= Sumunkur Ainu =

Subgroup of the Ainu people in Japan

The Sumunkur Ainu (Katakana: スムンクㇽ, literally "west in people", i.e. "Western people") is the name of the Ainu subgroup living along the southern coast of Hokkaido, traditionally from Iburi to Hidaka. The subgroup is known to have fought with the Menasunkur Ainu to the east in the 17th century. In Japanese texts, they were also called the Haekuru Ainu (Ainu hay-kur) and the Sarunkuru Ainu (Ainu sar-un-kur, "plains-on-people", "people on the plains").

== Area of distribution ==
Kumajiro Uehara, an early explorer of Hokkaido, documented in his book "Ezo Place Names and History": "the Ezo (Ainu) from Niigapu to Shirawoi" as the "Shumunkuru". According to this description, the Pacific coastal area from Niikappu to the area around Shiraoi is the area of residence of the Sumunkur.

According to Hiromichi Kono, who studied Ainu grave markers, Sumunkur Ainu-type gravestones were distributed in the area from Shizunai to Chitose and Muroran. In Shizunai, at the eastern boundary, it was mixed with Menasunkur Ainu-type tombstones, and near Mount Usu (west of Muroran), Sumunkur-type gravestones were mixed with Uchiura Ainu types. The male grave marker is shaped like an arrowhead, and the female grave marker was like "a thick tree with a hole at the top and shaped like a needle head". The Sumunkur Ainu also had other significantly different cultural characteristics from their Ainu neighbors, not just in the grave system.

== History ==
In ancient times, the Japanese noted the presence of a "Hinomoto" (people of the east) were established on the Pacific coast of Hokkaido. It can be believed this group were the ancestors of the Sumunkur Ainu.
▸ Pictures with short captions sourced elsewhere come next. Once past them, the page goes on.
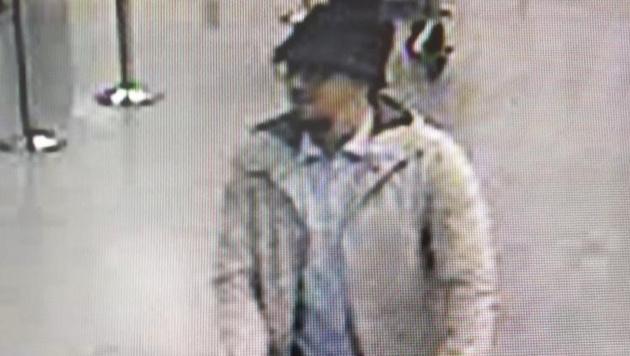 Dieser Mann gilt als Terrorverdächtiger und wird von der Polizei gesucht. (Bild: APA/AFP/BELGIAN FEDERAL POLICE/HO)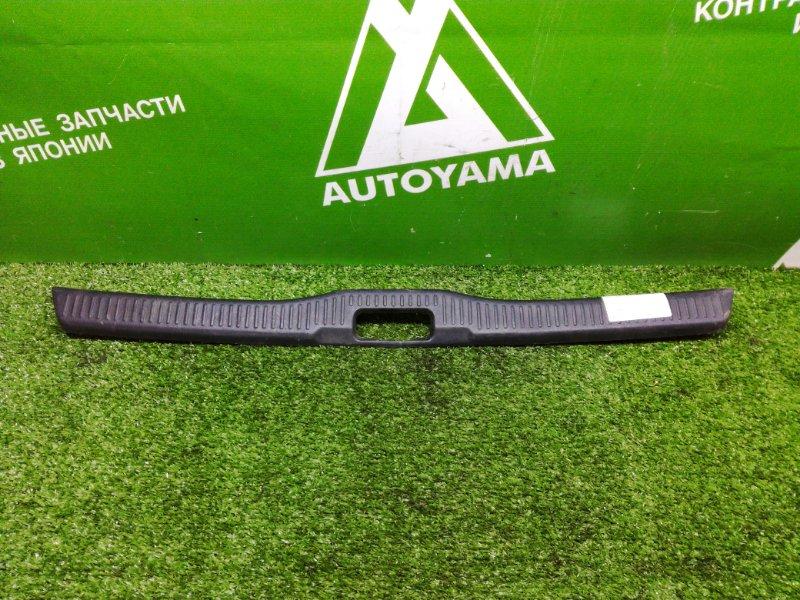 Накладка замка багажника Toyota Corolla AE100 4AFE (б/у)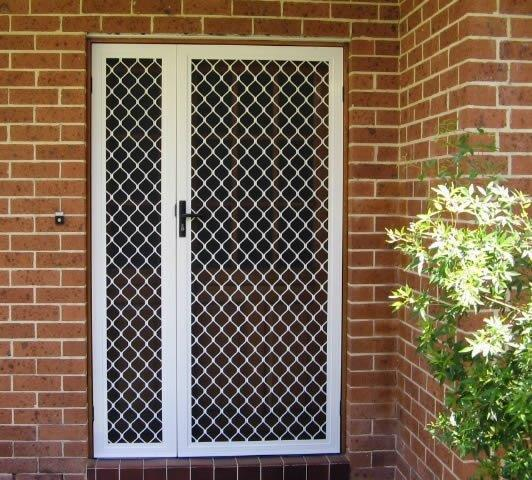 A non-Panther Protect typical 7mm diamond grill security door.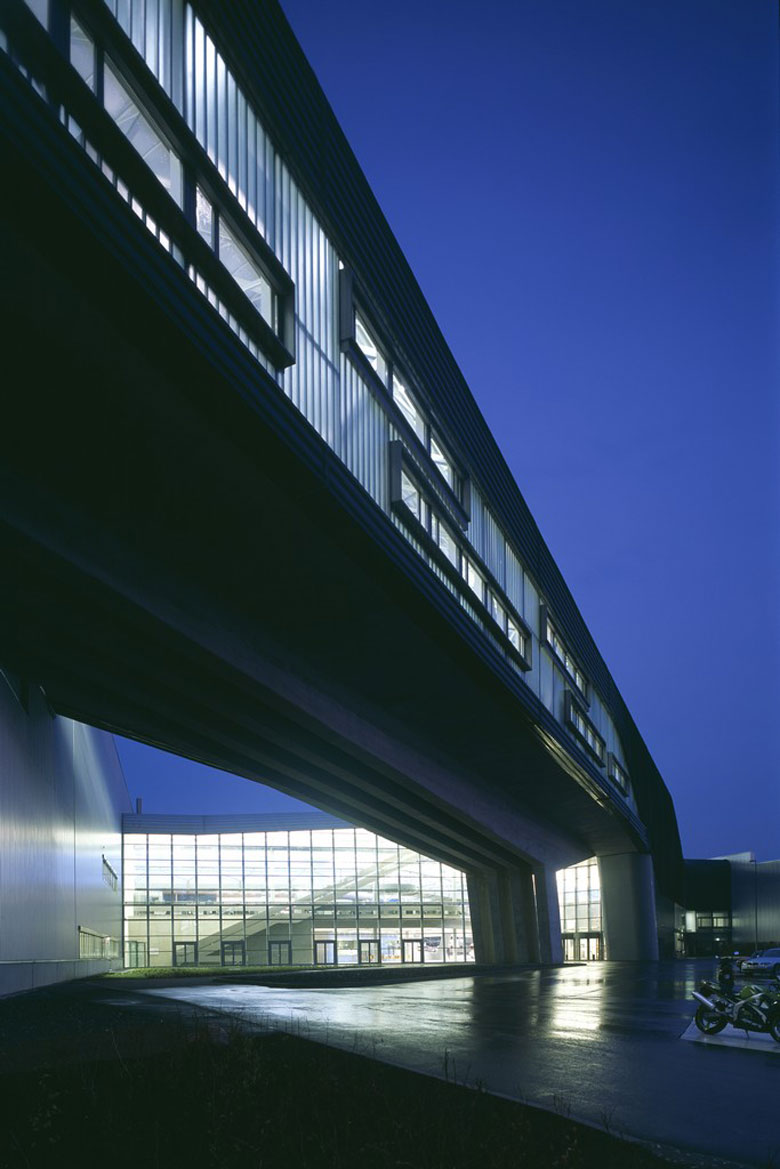 Bmw central building in leipzig germany by zaha hadid for Architecture zaha hadid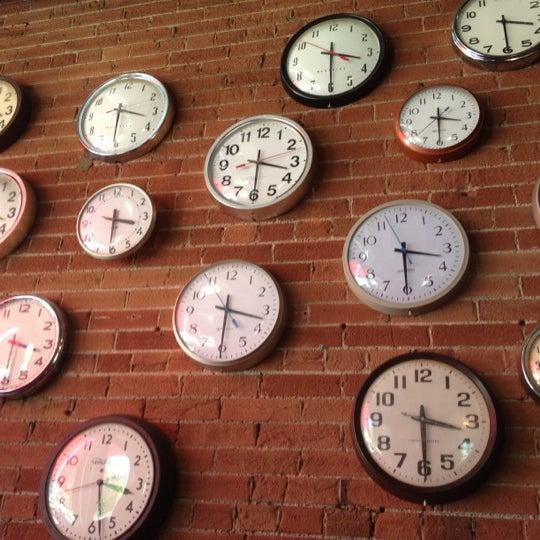 8/6/2012 tarihinde Marcziyaretçi tarafından SCHOOL Restaurant'de çekilen fotoğraf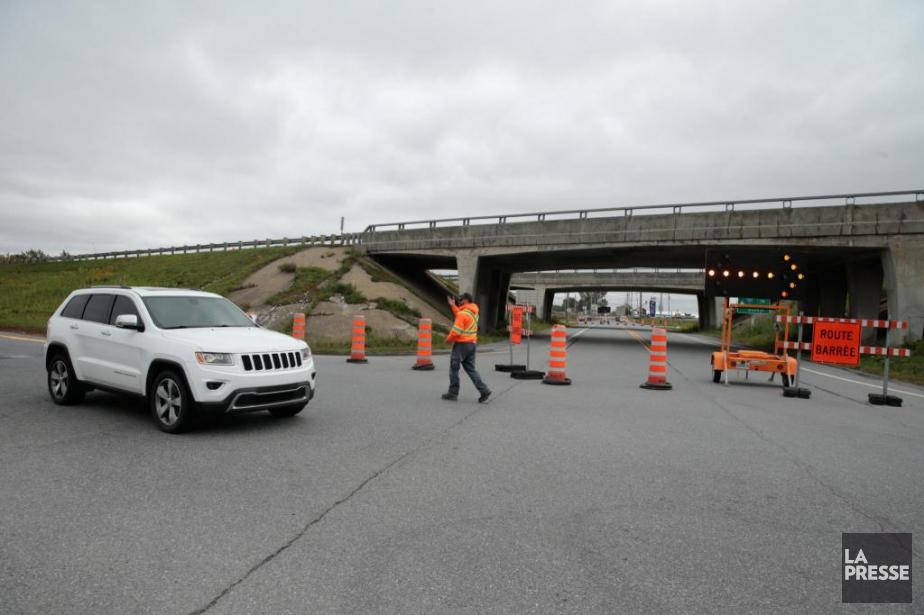 L'autoroute 20 Ouest est complètement fermée depuis hier... (PHOTO MARTIN CHAMBERLAND, LA PRESSE)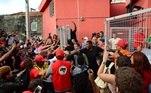 Lula tenta sair do sindicato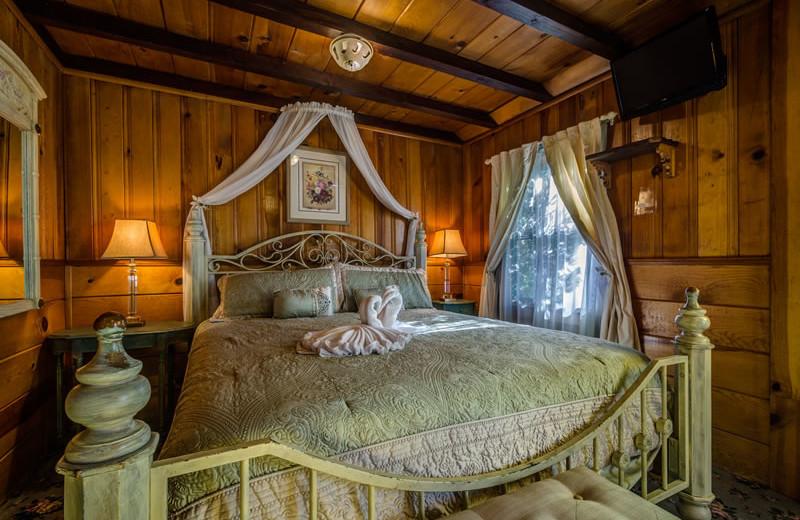 Cabin bedroom at Arrowhead Pine Rose Cabins.
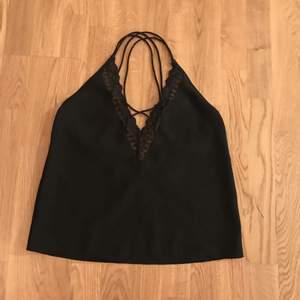 Fint tröja! Köpt från bubbleroom, har använt 2 gånger.  Jag kan mötas i Stockholm eller posta 😊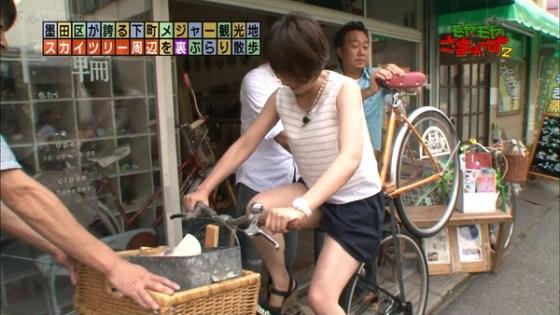 【放送事故画像】お姉ちゃんパンツ見えてる~wテレビにはっきり映ったパンチラ画像! 09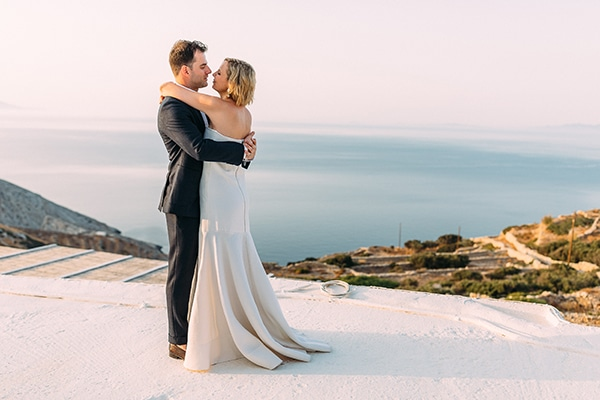 Beautiful rustic wedding in Folegandros | Catherine & Joel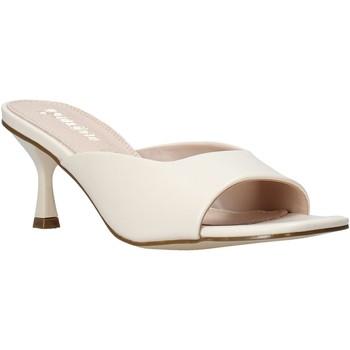 Cipők Női Papucsok Gold&gold A21 GY217 Fehér
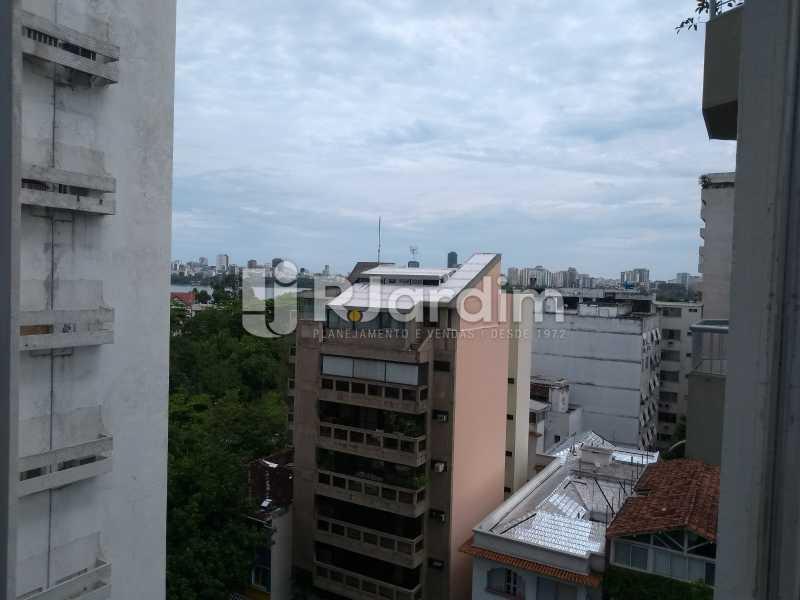 Vista / Sala  - Apartamento à venda Avenida Lineu de Paula Machado,Jardim Botânico, Zona Sul,Rio de Janeiro - R$ 1.390.000 - LAAP21469 - 3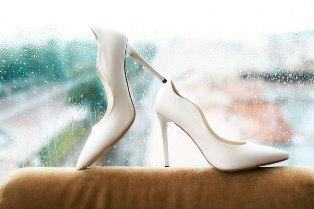 shoes_rain
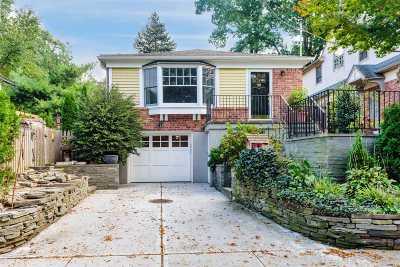 Douglaston Single Family Home For Sale: 38-47 Douglaston Pky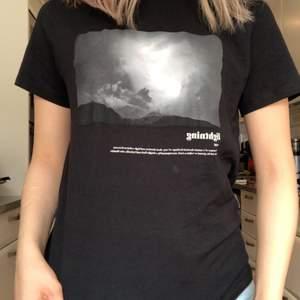 Jättecool svart T-shirt med blixt tryck, se närmare på bild 3. Köpt på lager 157 så säljes billigt, men i fin kvalite! Köparen står för frakten!💞 storlek s/m? Vet inte exakt men sitter bra på mig som är S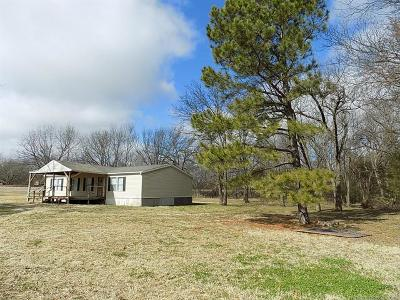 Holdenville OK Manufactured Home For Sale: $79,000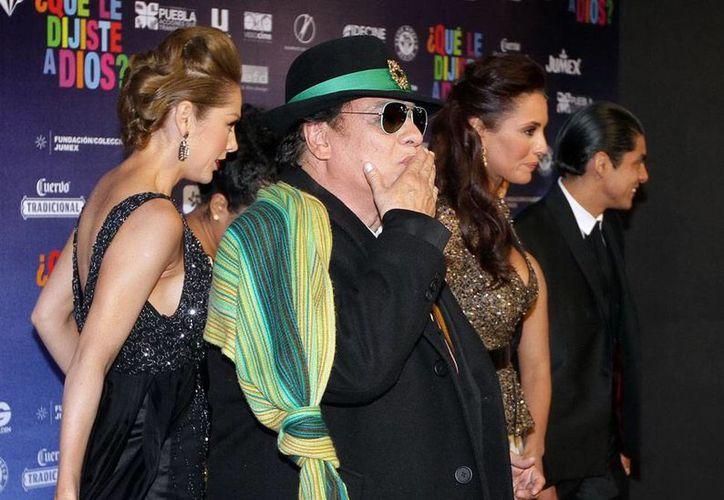 Juan Gabriel sufre de neumonía, por lo que fue hospitalizado tras una presentación en Las Vegas. En la imagen (de archivo), el cantante pasa por la alfombra roja de la película <i>¿Qué le dijiste a Dios?</i>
In the 1600s, the Sumunkur Ainu gradually came into conflict with the Menasunkur Ainu. In 1653, the Sumunkur chief Onibishi killed the Menasunkur chief Camoktain. Shakushain, who succeeded Camoktain as head chief, retaliated by waging war on the Sumunkur and killing Onibishi. Shakushain then went on to declare war on the Matsumae Domain, stationed on the very south of Hokkaido, in Shakushain's Revolts, before being defeated and killed.

After Shakushain's Revolt, the control of the Ainu people by the Matsumae domain strengthened considerably. In modern Hokkaido, the population density of the Ainu people is high in the Iburi and Hidaka regions, and there is a theory that this may be because the Sumunkur were more friendly to the Matsumae domain than the Menasunkur Ainu and Ishikari Ainu (another subgroup located to the north of the Sumunkur Ainu).